**Problems to solve**
1. In the text on postwar European Jewry, begin at the words "In Poland, the" and stop after "of this renaissance.". Write that passage out again, substituting "seminaries" for "rabbinical schools".
2. Carry on the text on postwar European Jewry, picking up right after its final sentence.

**Text block**
Many survivors could scarcely imagine rebuilding Jewish life. Zionism was attractive to a large proportion of those who had been uprooted. Those who stayed in Europe faced reintegration into society depending on national contexts. The immigration of Jews from North Africa and the Soviet Union changed European Jewish communities fundamentally.

Armborst-Weihs considers displaced persons in the years following the war. She turns to the exodus of Jews from the former Soviet Union, that unfolded in the 1960s through the 1970s. Much of the emigration was directed to settling in the State of Israel, changing its social and political complexion.

In Poland, the effects of the Holocaust continue to stunt the small Polish Jewish population—once a community of 3.5 million Jews. Today, there is an appreciation of the legacy of Polish Jewry, with a museum, kosher restaurants, and klezmer music concerts—but not very many Jews. Hungarian Jewry was similarly annihilated. Its slow recovery has recently been checked by rising anti-Semitism and government opposition.

Germany slowly began a resurgence of Jewish life, buttressed by a huge influx of Soviet Jews. It recently opened both liberal and orthodox rabbinical schools to provide leadership for the burgeoning Jewish population. The German government has been supportive of this renaissance.

Dataset items:
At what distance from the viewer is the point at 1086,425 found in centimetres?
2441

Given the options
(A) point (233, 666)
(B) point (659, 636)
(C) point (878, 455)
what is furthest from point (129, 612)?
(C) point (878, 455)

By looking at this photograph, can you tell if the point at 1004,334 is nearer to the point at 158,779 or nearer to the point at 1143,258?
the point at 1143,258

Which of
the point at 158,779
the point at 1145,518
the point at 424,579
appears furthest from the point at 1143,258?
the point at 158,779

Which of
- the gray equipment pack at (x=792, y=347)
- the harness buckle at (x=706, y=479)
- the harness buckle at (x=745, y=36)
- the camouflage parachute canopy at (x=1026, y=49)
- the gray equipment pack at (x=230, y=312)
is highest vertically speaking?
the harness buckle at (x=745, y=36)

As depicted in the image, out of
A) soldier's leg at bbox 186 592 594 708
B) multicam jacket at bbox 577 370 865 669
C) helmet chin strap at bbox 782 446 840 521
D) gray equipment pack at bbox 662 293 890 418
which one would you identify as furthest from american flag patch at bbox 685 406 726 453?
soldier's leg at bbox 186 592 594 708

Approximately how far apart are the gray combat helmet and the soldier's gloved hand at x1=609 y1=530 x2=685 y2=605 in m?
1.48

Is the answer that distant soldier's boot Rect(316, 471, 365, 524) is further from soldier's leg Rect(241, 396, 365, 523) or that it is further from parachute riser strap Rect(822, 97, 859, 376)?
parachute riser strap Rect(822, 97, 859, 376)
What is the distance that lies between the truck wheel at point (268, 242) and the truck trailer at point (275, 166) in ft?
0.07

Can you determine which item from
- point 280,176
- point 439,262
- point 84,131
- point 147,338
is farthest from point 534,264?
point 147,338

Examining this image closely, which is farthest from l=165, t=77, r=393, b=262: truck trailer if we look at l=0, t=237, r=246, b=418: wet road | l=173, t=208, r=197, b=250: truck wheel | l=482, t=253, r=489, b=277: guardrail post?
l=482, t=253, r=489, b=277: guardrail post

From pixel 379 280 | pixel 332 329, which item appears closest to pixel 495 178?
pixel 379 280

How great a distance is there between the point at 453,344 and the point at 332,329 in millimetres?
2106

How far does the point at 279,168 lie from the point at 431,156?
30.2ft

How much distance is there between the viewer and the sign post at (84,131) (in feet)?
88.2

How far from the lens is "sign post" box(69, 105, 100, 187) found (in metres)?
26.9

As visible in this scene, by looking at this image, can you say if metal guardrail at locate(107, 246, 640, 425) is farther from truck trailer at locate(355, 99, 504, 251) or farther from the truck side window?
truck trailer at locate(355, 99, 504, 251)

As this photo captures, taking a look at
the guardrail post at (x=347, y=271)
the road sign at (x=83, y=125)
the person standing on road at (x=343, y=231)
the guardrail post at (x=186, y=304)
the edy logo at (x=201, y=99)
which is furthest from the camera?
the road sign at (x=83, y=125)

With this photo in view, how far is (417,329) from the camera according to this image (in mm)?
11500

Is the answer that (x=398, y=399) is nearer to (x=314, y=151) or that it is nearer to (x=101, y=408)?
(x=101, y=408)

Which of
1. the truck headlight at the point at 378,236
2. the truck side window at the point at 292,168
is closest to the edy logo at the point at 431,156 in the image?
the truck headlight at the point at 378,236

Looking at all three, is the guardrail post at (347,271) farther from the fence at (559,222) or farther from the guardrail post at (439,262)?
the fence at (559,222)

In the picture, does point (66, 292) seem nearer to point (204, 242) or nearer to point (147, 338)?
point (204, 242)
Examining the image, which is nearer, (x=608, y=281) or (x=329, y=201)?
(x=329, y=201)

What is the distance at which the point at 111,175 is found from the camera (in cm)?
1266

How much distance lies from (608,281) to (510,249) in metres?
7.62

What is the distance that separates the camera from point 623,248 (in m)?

**Results for the exercise**
1.
In Poland, the effects of the Holocaust continue to stunt the small Polish Jewish population—once a community of 3.5 million Jews. Today, there is an appreciation of the legacy of Polish Jewry, with a museum, kosher restaurants, and klezmer music concerts—but not very many Jews. Hungarian Jewry was similarly annihilated. Its slow recovery has recently been checked by rising anti-Semitism and government opposition.

Germany slowly began a resurgence of Jewish life, buttressed by a huge influx of Soviet Jews. It recently opened both liberal and orthodox seminaries to provide leadership for the burgeoning Jewish population. The German government has been supportive of this renaissance.

2.
Great Britain’s Jewish population was not appreciably affected by the Holocaust. In the post-war decades, British Jewry was characterized by social mobility. Contrary to pessimistic forecasts of demography of British Judaism for the late 20th century, recent figures indicate a growth in population.

Zionism found widespread approval in French Jewish society. Despite some emigration from France to Israel in recent years, the Jewish community in France is the third largest in the world. This is in part due to an influx of North African Jewish immigration, which changed the social make-up.

Armborst-Weihs concludes with surveys of the Italian, Spanish, and Greek Jewish communities. Owing to the diversity of traditions and interests within Judaism in Europe, many different Jewish identities have developed.